Com a vaquinha de vizinhos, a irmã do adolescente Kauã Bremer Gonçalves Miranda de 17 anos um dos mortos, precisou pedir dinheiro emprestado para ir até a Divisão de Homicídio de Niterói e São Gonçalo (DHNSG) prestar depoimento.

“Eu não estou acreditando que fizeram isso com meu irmão. Minha mãe está grávida de quatro meses e ficou desesperada. Além dela, tem o meu irmão mais novo de 12 anos que acabou vendo aquela cena com umas das pessoas que ele mais amava. Imagina o impacto disso na vida de uma criança. Nós não estamos acreditando que ele se foi. È preciso que o estado entenda que na favela, também vive gente do bem. O que as pessoas não sabem é que lá dentro os moradores sofrem consequências de uma guerra que não é nossa”, disse a adolescente de 15 anos que teve a sua identidade preservada.

Desaparecidos

Manguezal de sangue
Número de mortes pode subir, já que moradores afirmam existir desaparecidos na região. Foto: Marcelo Tavares

Além dos corpos encontrados, familiares denunciam pelos menos dez pessoas desaparecidos na área do manguezal. Entre eles o pai de uma jovem, de 21 anos, que, desesperada, buscava informações. Emocionada e esperançosa, a jovem, que preferiu ter a identidade preservada, afirmou que ainda acredita que o pai esteja vivo.

Perícia

Outro ponto levantado pela comunidade é sobre a demora para remoção dos corpos das vítimas. Segundo moradores, o Corpo de Bombeiros foi acionado ainda no fim da noite deste domingo (21), mas informaram que não poderiam entrar pela área estar em recente período de conflito bélico. A associação de moradores da região divulgou nota cobrando por um posicionamento dos Bombeiros sobre a falta de solução para o problema.

Uma outra reclamação dos moradores diz respeito a depredações em um estabelecimento comercial da Palmeira. Denúncias apontam que após a operação, um grupo de policiais militares do Bope teria arrombado a porta de um bar, consumido bebidas e deixado um recado com dizeres referentes a outros grupos criminosos.

Investigação

Manguezal de sangue
DH descarta hipótese de tortura, Foto: Arquivo

Por volta das 11h45, uma megaoperação entre as polícias Militar e Civil foi realizada para a entrada de policiais da Divisão de Homicídios de Niterói, Itaboraí e São Gonçalo (DHNISG) realizarem a perícia no local onde os corpos foram despejados pelos próprios moradores, após serem encontrados no manguezal.

Responsável pela investigação, o delegado Bruno Cleuder descartou a possibilidade de ter ocorrido tortura. Familiares chegaram na tarde desta segunda, na sede da Divisão de Homicídios para prestar depoimento.

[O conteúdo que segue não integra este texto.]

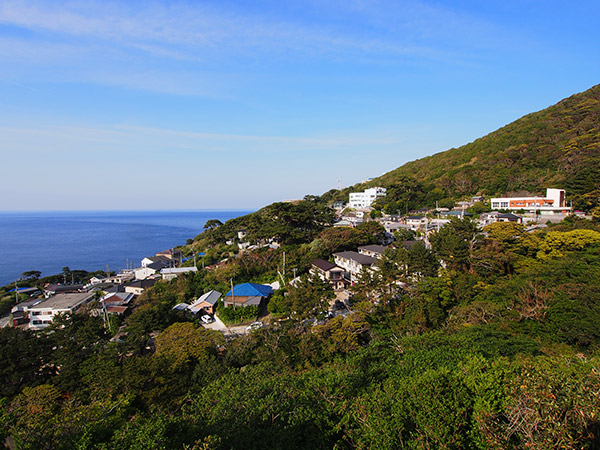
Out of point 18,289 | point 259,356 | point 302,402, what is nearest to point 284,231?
point 259,356

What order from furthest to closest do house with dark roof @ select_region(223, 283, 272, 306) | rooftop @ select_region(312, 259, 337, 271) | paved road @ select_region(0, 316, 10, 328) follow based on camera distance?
1. paved road @ select_region(0, 316, 10, 328)
2. rooftop @ select_region(312, 259, 337, 271)
3. house with dark roof @ select_region(223, 283, 272, 306)

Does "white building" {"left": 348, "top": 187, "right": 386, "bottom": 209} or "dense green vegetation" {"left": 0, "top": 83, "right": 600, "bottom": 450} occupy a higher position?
"white building" {"left": 348, "top": 187, "right": 386, "bottom": 209}

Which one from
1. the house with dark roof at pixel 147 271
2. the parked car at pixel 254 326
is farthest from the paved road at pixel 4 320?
the parked car at pixel 254 326

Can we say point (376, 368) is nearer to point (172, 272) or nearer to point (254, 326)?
point (254, 326)


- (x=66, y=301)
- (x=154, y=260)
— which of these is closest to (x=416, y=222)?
(x=154, y=260)

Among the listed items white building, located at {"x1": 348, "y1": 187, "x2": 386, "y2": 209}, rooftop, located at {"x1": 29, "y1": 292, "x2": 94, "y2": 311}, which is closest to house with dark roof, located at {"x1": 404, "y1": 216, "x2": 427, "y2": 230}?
white building, located at {"x1": 348, "y1": 187, "x2": 386, "y2": 209}

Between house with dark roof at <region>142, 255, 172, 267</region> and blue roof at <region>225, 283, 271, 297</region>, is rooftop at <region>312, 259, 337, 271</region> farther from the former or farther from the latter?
house with dark roof at <region>142, 255, 172, 267</region>
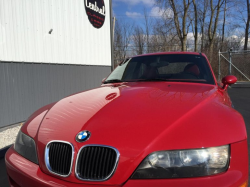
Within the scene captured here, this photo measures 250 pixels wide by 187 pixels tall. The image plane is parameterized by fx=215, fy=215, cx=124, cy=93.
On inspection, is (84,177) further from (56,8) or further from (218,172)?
(56,8)

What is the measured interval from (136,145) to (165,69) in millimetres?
2055

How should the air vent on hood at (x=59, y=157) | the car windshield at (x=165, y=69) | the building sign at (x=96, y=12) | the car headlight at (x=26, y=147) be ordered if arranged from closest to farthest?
the air vent on hood at (x=59, y=157)
the car headlight at (x=26, y=147)
the car windshield at (x=165, y=69)
the building sign at (x=96, y=12)

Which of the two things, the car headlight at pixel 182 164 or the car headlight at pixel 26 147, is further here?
the car headlight at pixel 26 147

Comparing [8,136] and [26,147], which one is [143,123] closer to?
[26,147]

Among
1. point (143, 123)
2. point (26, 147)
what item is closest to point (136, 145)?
point (143, 123)

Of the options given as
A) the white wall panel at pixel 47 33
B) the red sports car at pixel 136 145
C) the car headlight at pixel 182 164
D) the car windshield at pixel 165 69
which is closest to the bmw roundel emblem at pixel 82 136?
the red sports car at pixel 136 145

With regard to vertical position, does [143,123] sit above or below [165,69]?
below

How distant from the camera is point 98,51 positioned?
9836mm

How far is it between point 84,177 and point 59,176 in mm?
205

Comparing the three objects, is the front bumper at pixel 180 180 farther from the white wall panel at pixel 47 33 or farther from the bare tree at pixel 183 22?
the bare tree at pixel 183 22

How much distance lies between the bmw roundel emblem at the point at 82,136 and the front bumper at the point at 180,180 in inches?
11.3

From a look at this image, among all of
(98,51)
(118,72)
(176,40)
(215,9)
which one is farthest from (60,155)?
(215,9)

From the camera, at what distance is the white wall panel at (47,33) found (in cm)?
568

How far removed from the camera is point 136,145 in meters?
1.36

Segundo a distrital, algumas das vítimas tinham passagem pela polícia, no entanto os nomes não foram confirmados.

Sobre as lesões nos corpos, a polícia informou que pela perícia a maioria das lesões seria resultado de armas de calibre 762.

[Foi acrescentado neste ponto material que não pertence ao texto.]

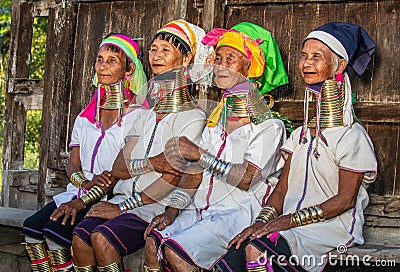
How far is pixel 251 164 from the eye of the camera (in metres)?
4.27

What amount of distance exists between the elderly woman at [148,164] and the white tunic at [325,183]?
2.53ft

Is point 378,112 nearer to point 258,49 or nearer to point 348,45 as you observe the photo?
point 348,45

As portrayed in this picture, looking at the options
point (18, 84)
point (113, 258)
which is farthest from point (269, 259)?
point (18, 84)

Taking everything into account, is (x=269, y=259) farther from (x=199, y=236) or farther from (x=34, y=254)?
(x=34, y=254)

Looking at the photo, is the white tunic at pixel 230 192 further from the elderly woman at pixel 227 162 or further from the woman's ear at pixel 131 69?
the woman's ear at pixel 131 69

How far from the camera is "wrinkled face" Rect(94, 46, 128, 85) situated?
5098mm

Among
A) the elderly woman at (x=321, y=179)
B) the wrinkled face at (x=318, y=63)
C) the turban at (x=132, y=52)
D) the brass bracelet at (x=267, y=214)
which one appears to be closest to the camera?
the elderly woman at (x=321, y=179)

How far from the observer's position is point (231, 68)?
4.57 meters

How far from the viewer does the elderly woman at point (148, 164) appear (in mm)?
4340

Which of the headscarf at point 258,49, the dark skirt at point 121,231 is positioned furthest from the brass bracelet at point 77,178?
the headscarf at point 258,49

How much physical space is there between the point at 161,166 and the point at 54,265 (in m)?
1.15

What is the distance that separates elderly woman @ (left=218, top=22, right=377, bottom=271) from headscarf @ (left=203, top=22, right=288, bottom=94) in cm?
43

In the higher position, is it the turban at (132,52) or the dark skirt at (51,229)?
the turban at (132,52)

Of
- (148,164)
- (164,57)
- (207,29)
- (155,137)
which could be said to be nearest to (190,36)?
(164,57)
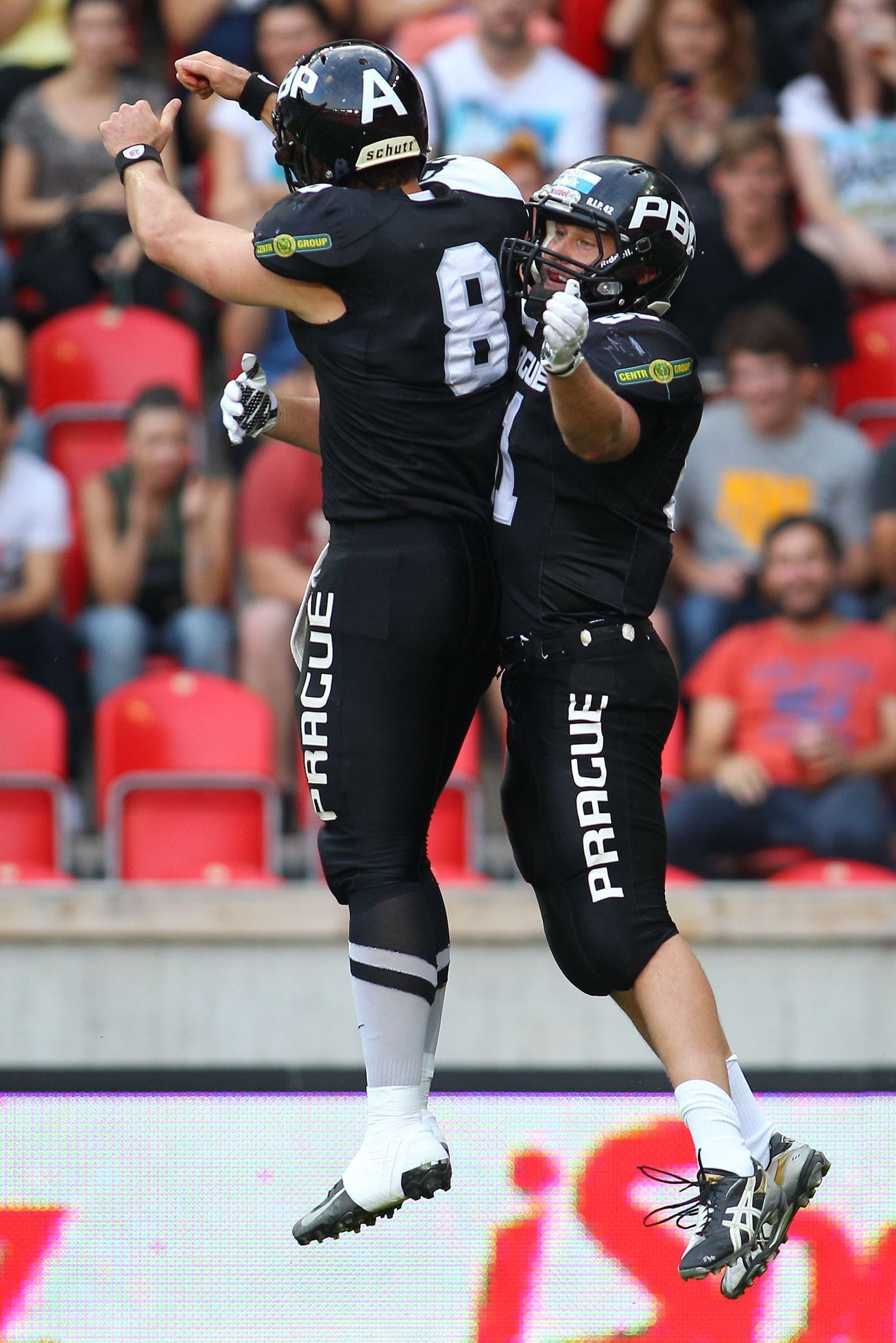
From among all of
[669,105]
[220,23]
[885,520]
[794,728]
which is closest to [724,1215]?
[794,728]

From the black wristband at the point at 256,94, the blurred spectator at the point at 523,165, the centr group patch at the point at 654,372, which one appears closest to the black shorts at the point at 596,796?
the centr group patch at the point at 654,372

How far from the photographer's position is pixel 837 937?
6.59 m

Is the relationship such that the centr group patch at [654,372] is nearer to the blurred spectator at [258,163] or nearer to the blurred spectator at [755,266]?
the blurred spectator at [755,266]

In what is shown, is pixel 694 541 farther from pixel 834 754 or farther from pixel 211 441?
pixel 211 441

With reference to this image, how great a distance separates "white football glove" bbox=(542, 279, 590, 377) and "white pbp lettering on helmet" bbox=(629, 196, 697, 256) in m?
0.41

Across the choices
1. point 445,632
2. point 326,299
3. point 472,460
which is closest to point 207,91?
point 326,299

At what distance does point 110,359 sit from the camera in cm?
841

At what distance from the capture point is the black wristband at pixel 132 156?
4.34 m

A polícia no entanto, disse que vai trabalhar para identificar quais os policiais do Batalhão de Operações Especiais (BOPE) da Polícia Militar estiveram no local. Posteriormente, eles (policiais) serão convocados a prestar depoimento. A Polícia diz que também vai ouvir testemunhas e que todos esses elementos ajudam a reconstruir o cenário e entender como tudo aconteceu.

A Polícia Militar do Estado do Rio de Janeiro instaurou inquérito para apurar as mortes na comunidade. Segundo a polícia, quatro dos oito corpos encontrados são ligados a criminalidade e usavam roupas camufladas, vestimenta utilizada por criminosos para se esconder em áreas de mata, controlada pela facção criminosa Comando Vermelho (CV).

Bruno Cleuder, delegado titular da especializada disse que ainda essa semana o laudo das roupas que vai apontar quem estava usando traje camuflados deve ficar pronto.